Whenever a picture appears in the listing below, leave it out, and copy exactly the lines from the one containing "size 40 b33b4" through the end.
** Opening DATA SHOWN block **
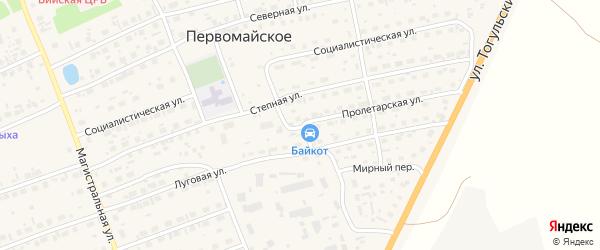 Пролетарская улица на карте Первомайского села с номерами домов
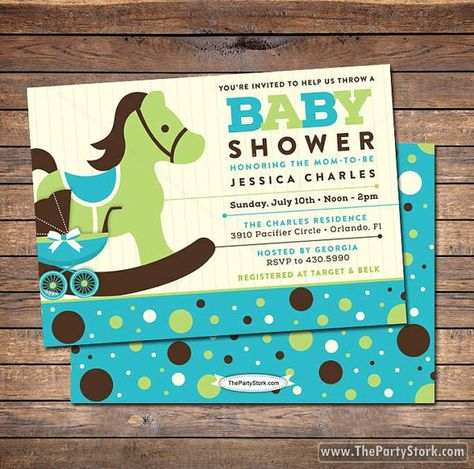 Rocking Horse Baby Shower Invitation blue brown by thepartystork, $15.00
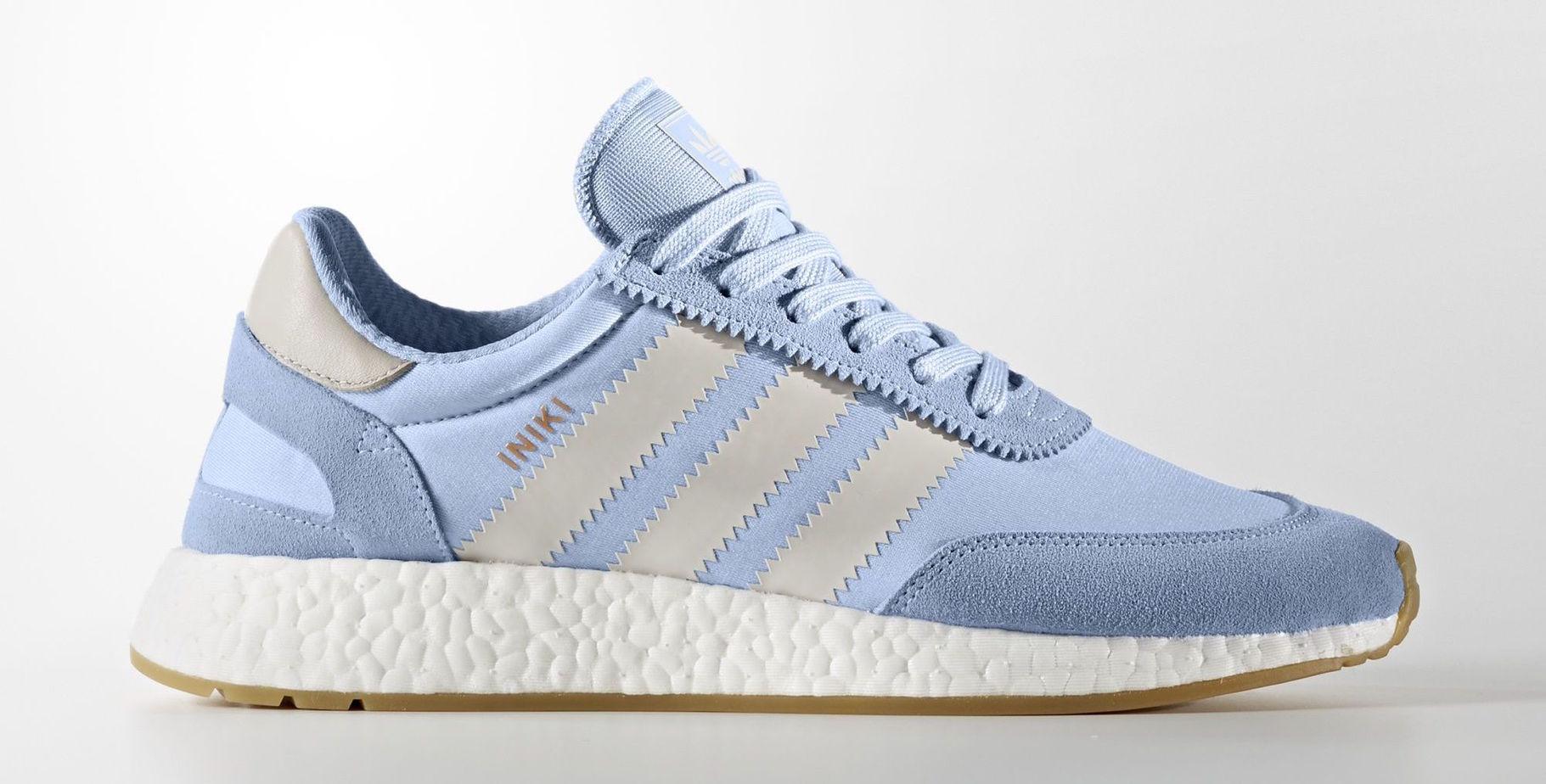 size 40 b33b4 a6064 adidas Iniki Runner Easy Blue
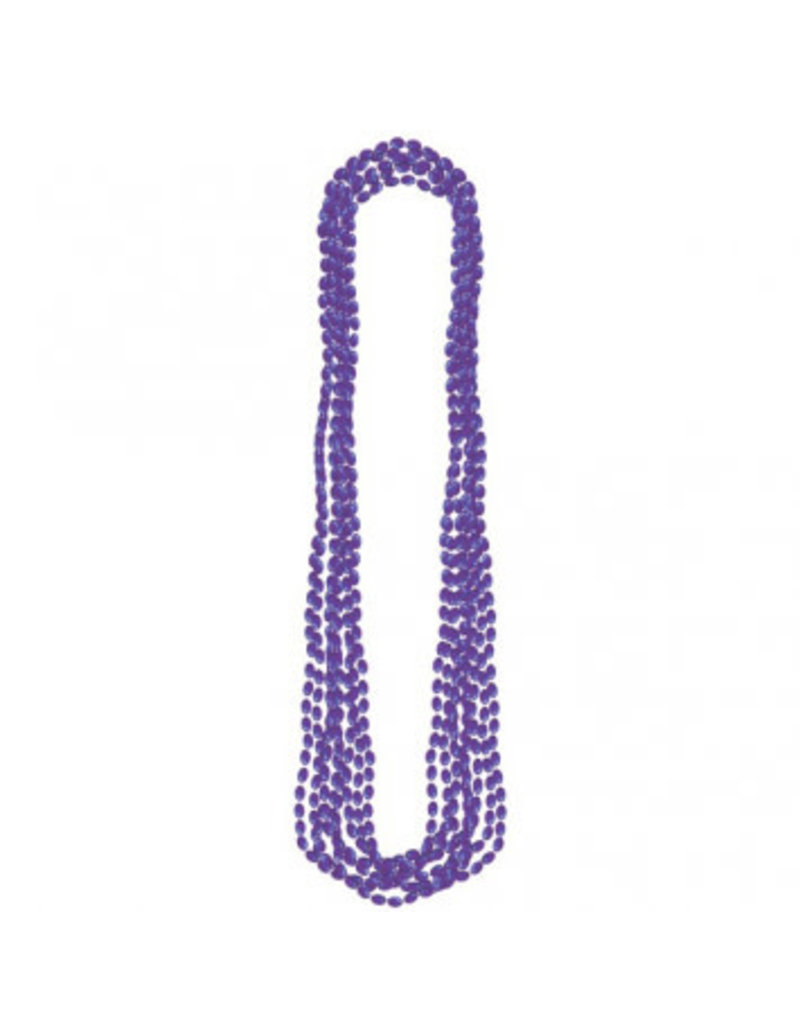 Purple Metallic Bead Necklaces (8)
** Closing DATA SHOWN block **
• **SOLVED PROBLEM**:
 size 40 b33b4 a6064 adidas Iniki Runner Easy Blue
 Purple Metallic Bead Necklaces (8)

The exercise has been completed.